Since it is possible to construct the overhang structure, it is not necessary to use a space other than the block carry-in space as a field construction yard. Furthermore, since no large-scale temporary equipment other than the erection crane 17 is required, rapid construction can be realized.

[0032]

As described above, according to the present invention, the materials of the substructure and the superstructure are selected to be concrete and steel, respectively, and the joint portion therebetween is integrally joined to each other by the composite structure. Even on the site where the space is limited, it is possible to carry out the erection at a low cost and quickly.

[0033]

[Brief description of the drawings]

FIG. 1 is a side view of a bridge 10 having an upper and lower unit mixed ramen structure according to an embodiment of the present invention.

FIG. 2 is a sectional view of an essential part showing an example of a joint part 11 having a composite structure.

FIG. 3 is an explanatory diagram showing a process of constructing a composite structure of the joint portion 11, and is a side view showing a state in which a substructure 2 is constructed at a predetermined point.

FIG. 4 is an explanatory view showing a step of constructing a composite structure of the joint portion 11, and is a side view showing a state in which a steel plate 12 and a shift prevention stud 13 are provided on the top portion 2A of the substructure 2.

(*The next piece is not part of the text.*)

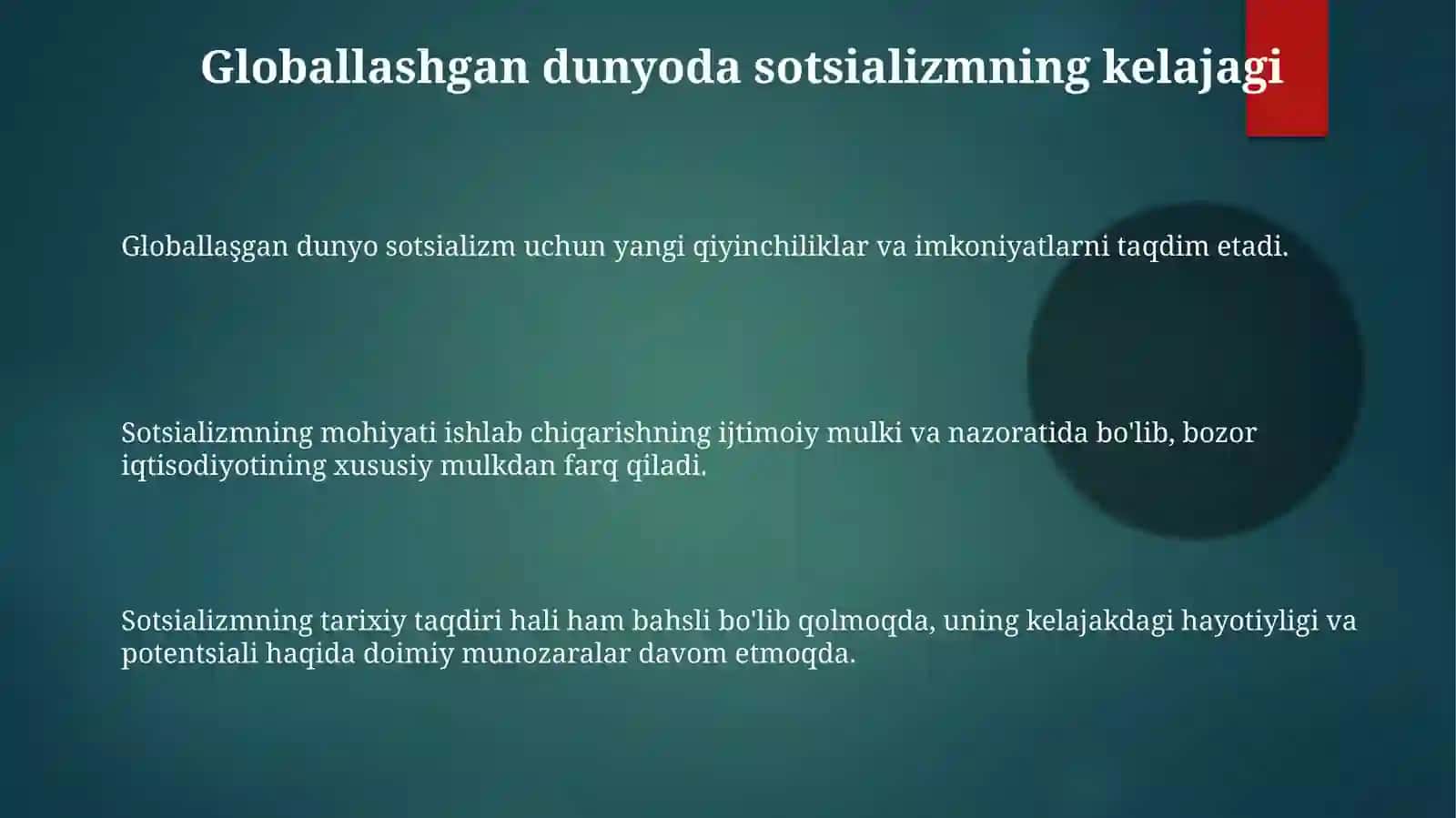 Globallashgan dunyoda sotsializmning kelajagi

Globallaşgan dunyo sotsializm uchun yangi qiyinchiliklar va imkoniyatlarni taqdim etadi.

Sotsializmning mohiyati ishlab chiqarishning ijtimoiy mulki va nazoratida bo'lib, bozor iqtisodiyotining xususiy mulkdan farq qiladi.

Sotsializmning tarixiy taqdiri hali ham bahsli bo'lib qolmoqda, uning kelajakdagi hayotiyligi va potentsiali haqida doimiy munozaralar davom etmoqda.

FIG. 5 is an explanatory view showing a process of constructing a composite structure of the joint portion 11, showing a portion surrounded by the steel sheet 12 and the steel sheet 1.
It is a side view which shows the state which poured the concrete material 14 into the outer side part of 2, and comprised the joint part 11. As shown in FIG.

FIG. 6 is a side view showing a process of constructing a bridge 10 having an upper and lower integrated ramen structure and then performing erection.

FIG. 7 is a side view of a conventional bridge 1 having upper and lower parts integrated with each other.

FIG. 8 is a side view of a conventional bridge 5 which is separated into upper and lower parts.

FIG. 9 is a diagram showing a list of conventional structural types.

[Explanation of symbols]

 1 Bridge with integrated upper and lower parts (Fig. 7) 2 Substructure 2A Top part of substructure 2 (Fig. 4) 3 Upper part 5 Bridge with upper and lower parts separated (Fig. 8) 6 Bearing part 7 Vertical support member (vertical vent) (support work) ) 8 diagonal support member (diagonal vent) (support) 10 bridge with upper and lower integrated rigid frame structure (Fig. 1) 11 joint (composite structure) 12 steel plate 13 anti-slip stud 14 concrete material 15 sealing material 16 drainage gradient section 17 Construction crane 18 Bridge girder

Claims (1)

[Claims] 1. A substructure that receives an axial force and has a concrete structure; a superstructure that receives a bending moment force and has a steel structure; and a rigid connection between the substructure and the superstructure.
A bridge having an upper and lower integrally mixed ramen structure, characterized in that it has a joint part having a composite structure of concrete and is constituted by projecting the superstructure in the bridge axial direction.